--- Text for analysis ---
Guest Author - Jim Lowrance
Better qualified Endocrinologists, Thyroid Specialists and other types of MDs who treat thyroid disorders, believe in testing for thyroid antibodies.
Sometime ago, I was talking to a lady, whose husband was suffering symptoms that matched those listed for thyroid disorder, specifically those of "hyperthyroidism" (anxiety, insomina, weight loss, excessive energy, fatigue etc...). Her husband was tested for his TSH and thyroid hormone levels and the results were within the normal ranges however, the man's TSH was on the increase (his result was above 3.5), according to the new, revised TSH lab standards, set by the AACE (American Association of Clinical Endocrinologists) in the year 2002. The new range set by the AACE for TSH is "0.3 to 3.0". In my discussion with this woman, who was seeking help on behalf of her husband, I told her that her husband's TSH would merit a test of "thyroid antibodies".
Following is what I told her:
"A TSH of "3.58" is not as normal as some Dr.s would have you believe. The AACE which is the organization that sets the standard for thyroid testing and treatment, released a new, revised TSH range in late 2002, having "3.0" as the cut off for high normal TSH.
Here's a quote:
"Now the AACE encourages physicians to consider treatment for patients who test outside the boundaries of a narrower margin based on a target TSH level of 0.3 to 3.0." (The AACE)
The National Insititutes of Health website actually states that a person testing with a TSH of above 2.0, should be monitored closely for development of thyroid disease.

--- Source information ---
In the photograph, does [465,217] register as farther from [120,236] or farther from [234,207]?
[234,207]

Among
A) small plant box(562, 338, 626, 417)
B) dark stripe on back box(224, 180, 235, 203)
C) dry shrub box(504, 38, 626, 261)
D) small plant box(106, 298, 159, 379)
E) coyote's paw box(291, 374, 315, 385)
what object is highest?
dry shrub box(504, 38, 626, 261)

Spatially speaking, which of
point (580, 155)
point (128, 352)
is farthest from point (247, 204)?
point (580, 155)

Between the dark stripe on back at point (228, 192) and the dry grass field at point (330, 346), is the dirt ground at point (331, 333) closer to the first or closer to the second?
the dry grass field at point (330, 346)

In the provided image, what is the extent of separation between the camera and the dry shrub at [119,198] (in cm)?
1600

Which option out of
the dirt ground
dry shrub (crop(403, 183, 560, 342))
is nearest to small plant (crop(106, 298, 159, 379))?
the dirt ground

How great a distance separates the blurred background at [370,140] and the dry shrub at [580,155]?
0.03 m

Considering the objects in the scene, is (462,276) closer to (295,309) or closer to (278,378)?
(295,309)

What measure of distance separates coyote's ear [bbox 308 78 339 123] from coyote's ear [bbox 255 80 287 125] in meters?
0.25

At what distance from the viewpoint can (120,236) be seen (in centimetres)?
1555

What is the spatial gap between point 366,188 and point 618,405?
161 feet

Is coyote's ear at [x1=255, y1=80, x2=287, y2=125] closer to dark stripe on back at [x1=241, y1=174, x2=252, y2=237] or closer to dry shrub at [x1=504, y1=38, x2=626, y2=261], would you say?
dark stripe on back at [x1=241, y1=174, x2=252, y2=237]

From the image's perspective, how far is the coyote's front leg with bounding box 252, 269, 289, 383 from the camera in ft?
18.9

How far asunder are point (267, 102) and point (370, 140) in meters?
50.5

* * *

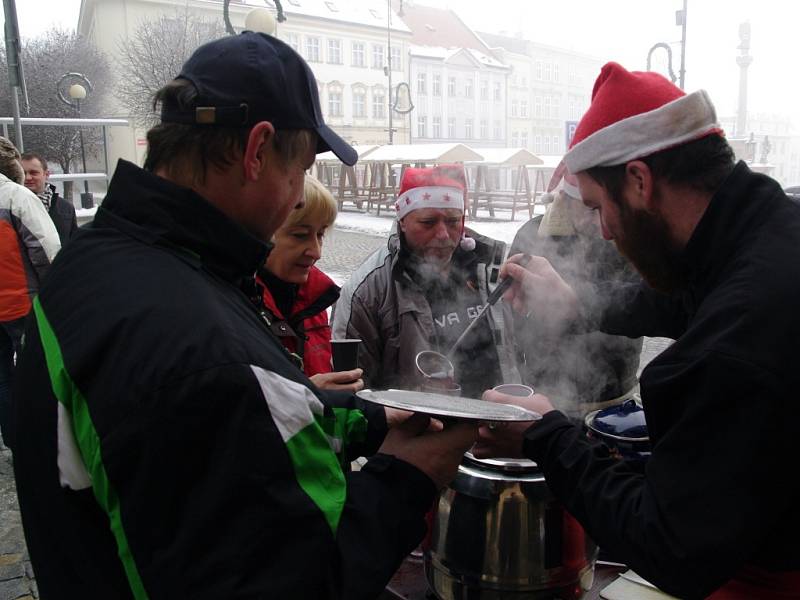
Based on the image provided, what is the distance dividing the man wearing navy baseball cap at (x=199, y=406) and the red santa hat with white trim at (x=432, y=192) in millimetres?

--- Study questions ---
1/ From the article on thyroid testing, reproduce the passage starting with "The National Insititutes" and going on through "of thyroid disease.".
2/ Translate this sentence from the article on thyroid testing into Spanish: "Better qualified Endocrinologists, Thyroid Specialists and other types of MDs who treat thyroid disorders, believe in testing for thyroid antibodies."
3/ In the article on thyroid testing, what range for TSH did the AACE set?

--- Answers to the tasks ---
1/
The National Insititutes of Health website actually states that a person testing with a TSH of above 2.0, should be monitored closely for development of thyroid disease.

2/ Los endocrinólogos, especialistas en tiroides y otros tipos de médicos mejor cualificados que tratan los trastornos de la tiroides creen en realizar pruebas de anticuerpos tiroideos.

3/ 0.3 to 3.0